Reclus justifica su argumento a partir del examen de diversos episodios revolucionarios que han tenido lugar en la Historia: el Renacimiento, la Reforma y las Revoluciones francesa y americana. La causa que resume la historia de la decadencia de un sistema político, económico y social es en cada caso la constitución de una parte de la sociedad “en dueña de la otra”, lo que produce “en las cabezas y en los corazones una evolución que antes o después se convertirá en fenómeno histórico”. El proceso evolutivo de transformación requiere miles de héroes anónimos en el trabajo colectivo de la civilización, héroes, afirma Reclus, que acaso no sean conscientes de serlo, pero que se encuentran en posesión de unas decisivas energías que modifican el curso de la realidad objetiva.
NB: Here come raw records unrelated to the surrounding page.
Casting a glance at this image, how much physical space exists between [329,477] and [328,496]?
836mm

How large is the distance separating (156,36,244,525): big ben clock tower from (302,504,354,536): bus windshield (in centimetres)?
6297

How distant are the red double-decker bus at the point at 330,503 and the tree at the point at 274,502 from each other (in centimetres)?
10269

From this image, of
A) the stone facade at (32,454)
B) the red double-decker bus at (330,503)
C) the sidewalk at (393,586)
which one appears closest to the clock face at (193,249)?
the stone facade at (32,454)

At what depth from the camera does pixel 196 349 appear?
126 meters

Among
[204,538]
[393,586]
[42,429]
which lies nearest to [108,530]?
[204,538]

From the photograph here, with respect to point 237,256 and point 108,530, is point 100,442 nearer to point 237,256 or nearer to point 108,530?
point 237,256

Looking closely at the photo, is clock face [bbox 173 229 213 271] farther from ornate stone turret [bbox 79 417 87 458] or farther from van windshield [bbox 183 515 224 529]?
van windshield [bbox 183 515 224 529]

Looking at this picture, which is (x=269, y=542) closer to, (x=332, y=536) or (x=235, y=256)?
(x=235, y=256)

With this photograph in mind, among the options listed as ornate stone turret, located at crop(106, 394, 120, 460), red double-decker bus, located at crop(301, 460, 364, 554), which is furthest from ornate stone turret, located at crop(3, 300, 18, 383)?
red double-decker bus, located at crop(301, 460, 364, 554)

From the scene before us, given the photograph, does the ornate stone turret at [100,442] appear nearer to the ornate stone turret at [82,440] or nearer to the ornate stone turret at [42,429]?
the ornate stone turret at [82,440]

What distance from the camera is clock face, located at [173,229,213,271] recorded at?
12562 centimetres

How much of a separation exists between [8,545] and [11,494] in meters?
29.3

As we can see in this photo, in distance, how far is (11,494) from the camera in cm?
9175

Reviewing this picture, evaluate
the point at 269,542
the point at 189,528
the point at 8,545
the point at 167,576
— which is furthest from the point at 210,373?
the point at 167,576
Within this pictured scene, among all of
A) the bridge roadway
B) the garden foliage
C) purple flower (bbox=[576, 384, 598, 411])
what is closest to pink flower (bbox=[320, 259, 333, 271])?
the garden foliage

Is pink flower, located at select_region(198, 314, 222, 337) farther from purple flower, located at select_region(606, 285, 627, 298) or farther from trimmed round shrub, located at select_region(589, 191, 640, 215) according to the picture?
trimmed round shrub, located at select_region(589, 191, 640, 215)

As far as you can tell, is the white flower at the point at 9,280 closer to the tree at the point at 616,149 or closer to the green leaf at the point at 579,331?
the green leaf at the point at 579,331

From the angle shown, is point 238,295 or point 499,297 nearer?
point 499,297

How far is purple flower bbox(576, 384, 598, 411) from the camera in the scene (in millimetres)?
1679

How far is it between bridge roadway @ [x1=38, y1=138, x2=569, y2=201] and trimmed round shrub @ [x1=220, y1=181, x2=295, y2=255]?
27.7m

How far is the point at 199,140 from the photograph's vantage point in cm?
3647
Es al triunfar éstas cuando una idea revolucionaria se integra en el consenso social y se inaugura un nuevo orden, el cual, de inmediato, debe ser cuestionado. Pues sucede que cada progreso de la civilización produce sus “odiadores de lo nuevo”. De este modo los volterianos se convirtieron en dignos vigilantes del orden y la moral, y los republicanos en garantes estrictos de las leyes y las instituciones. “Los devotos de la estabilidad social”, escribe Reclus, “se sienten empujados a señalar como criminales políticos a todos aquellos que critican las cosas existentes, a todos los que se lanzan a lo desconocido, y sin embargo admiten que cuando una idea nueva ha terminado instalándose en el espíritu de la mayoría de los hombres, es mejor adaptarse a ella para no ser tomado por revolucionario. (…) Así, se castigan ahora las acciones que mañana serán alabadas como el fruto de la moral más pura”. Este proceso sin fin es a juicio de nuestro autor la base del anarquismo, y la fuerza motriz del progreso de la humanidad.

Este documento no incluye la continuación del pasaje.